- **INSTRUCTION**
Count the lines in the items below that contain the string "sock", and give only that number.

(Records of spatial reasoning questions)

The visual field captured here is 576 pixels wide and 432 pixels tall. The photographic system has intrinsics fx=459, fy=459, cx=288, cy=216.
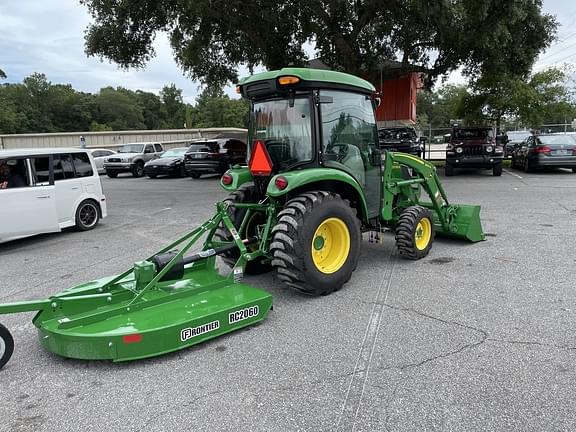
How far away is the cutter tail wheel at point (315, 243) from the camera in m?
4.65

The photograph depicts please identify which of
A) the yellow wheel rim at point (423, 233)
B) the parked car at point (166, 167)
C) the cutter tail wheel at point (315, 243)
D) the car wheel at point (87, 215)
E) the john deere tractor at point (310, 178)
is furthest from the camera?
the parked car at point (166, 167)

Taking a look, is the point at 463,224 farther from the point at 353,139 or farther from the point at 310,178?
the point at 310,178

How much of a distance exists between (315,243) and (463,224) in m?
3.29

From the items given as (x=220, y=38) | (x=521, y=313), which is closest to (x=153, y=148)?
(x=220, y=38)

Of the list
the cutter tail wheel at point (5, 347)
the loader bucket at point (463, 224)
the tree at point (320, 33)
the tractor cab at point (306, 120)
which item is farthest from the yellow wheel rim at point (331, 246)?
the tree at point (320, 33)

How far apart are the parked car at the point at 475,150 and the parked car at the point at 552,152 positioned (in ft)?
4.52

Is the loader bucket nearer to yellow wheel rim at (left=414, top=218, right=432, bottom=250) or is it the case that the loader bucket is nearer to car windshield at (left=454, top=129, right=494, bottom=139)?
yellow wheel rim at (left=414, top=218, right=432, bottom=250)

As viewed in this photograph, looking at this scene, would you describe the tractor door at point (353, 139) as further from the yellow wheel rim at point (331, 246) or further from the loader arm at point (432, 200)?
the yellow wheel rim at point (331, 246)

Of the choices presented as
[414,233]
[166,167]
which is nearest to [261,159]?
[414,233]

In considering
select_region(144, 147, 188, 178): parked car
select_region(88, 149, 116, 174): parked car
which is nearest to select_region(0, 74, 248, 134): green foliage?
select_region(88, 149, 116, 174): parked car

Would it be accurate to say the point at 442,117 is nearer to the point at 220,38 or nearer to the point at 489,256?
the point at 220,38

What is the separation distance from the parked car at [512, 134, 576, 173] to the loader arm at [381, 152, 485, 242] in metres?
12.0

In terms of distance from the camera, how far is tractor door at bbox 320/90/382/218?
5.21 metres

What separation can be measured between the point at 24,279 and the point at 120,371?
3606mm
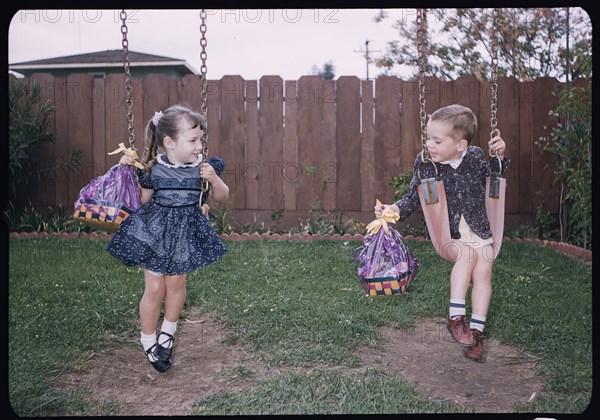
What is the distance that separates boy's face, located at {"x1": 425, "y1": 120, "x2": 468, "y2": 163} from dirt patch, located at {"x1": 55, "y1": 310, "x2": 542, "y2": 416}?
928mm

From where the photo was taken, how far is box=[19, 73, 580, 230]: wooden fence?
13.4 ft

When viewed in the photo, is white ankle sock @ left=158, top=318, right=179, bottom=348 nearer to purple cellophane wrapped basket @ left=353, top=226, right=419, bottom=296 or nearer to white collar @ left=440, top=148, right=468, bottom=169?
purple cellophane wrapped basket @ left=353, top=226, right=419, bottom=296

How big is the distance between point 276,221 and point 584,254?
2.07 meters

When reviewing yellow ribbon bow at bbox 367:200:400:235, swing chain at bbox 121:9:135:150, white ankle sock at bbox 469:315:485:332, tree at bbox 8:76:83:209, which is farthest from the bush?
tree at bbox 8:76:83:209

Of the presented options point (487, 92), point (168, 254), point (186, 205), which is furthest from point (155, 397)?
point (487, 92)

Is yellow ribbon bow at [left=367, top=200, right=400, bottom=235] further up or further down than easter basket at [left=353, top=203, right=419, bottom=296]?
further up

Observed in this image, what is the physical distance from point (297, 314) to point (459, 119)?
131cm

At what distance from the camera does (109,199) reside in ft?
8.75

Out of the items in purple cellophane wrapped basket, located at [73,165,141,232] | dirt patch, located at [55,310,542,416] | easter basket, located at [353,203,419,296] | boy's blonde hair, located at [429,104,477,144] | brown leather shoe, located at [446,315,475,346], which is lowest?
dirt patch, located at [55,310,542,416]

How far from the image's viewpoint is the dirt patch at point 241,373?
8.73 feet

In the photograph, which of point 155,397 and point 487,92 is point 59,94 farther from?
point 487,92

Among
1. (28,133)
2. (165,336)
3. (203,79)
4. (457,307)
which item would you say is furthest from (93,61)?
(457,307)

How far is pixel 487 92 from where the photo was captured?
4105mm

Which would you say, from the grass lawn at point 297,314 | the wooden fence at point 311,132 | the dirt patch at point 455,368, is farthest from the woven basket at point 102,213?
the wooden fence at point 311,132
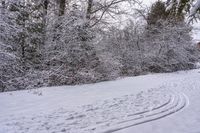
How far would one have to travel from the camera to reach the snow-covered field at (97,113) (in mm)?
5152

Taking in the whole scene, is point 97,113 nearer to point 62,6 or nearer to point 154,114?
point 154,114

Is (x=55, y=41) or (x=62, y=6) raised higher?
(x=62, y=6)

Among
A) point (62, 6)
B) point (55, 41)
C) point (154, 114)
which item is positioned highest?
--
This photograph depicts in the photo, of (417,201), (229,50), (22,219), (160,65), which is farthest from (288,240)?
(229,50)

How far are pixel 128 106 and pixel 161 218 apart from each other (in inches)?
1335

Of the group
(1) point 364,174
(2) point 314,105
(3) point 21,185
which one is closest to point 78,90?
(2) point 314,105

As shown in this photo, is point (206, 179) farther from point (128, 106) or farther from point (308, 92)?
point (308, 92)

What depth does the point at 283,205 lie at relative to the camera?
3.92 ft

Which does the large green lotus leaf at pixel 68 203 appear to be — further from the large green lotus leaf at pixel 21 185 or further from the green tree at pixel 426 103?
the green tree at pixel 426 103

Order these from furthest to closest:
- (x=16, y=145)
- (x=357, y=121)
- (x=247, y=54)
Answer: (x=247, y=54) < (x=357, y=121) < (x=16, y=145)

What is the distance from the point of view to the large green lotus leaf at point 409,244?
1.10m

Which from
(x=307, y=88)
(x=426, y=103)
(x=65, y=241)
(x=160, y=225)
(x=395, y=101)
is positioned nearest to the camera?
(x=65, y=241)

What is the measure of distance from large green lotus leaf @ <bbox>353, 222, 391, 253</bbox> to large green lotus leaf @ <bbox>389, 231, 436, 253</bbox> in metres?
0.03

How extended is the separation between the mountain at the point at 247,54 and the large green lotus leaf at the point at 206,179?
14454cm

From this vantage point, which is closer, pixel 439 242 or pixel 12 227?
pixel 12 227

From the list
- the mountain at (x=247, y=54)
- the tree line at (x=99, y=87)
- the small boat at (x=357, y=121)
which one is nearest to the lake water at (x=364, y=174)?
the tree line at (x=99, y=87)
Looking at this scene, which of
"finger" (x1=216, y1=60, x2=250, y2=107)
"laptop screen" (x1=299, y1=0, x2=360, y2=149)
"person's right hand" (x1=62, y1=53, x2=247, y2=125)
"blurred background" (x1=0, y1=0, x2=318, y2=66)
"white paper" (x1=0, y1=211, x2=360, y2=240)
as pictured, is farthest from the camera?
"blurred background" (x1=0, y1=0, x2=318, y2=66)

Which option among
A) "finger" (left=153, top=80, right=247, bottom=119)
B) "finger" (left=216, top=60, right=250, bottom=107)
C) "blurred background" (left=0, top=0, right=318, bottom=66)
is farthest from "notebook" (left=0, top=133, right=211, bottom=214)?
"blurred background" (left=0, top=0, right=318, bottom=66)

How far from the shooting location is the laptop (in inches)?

- **PROBLEM SOLUTION**
2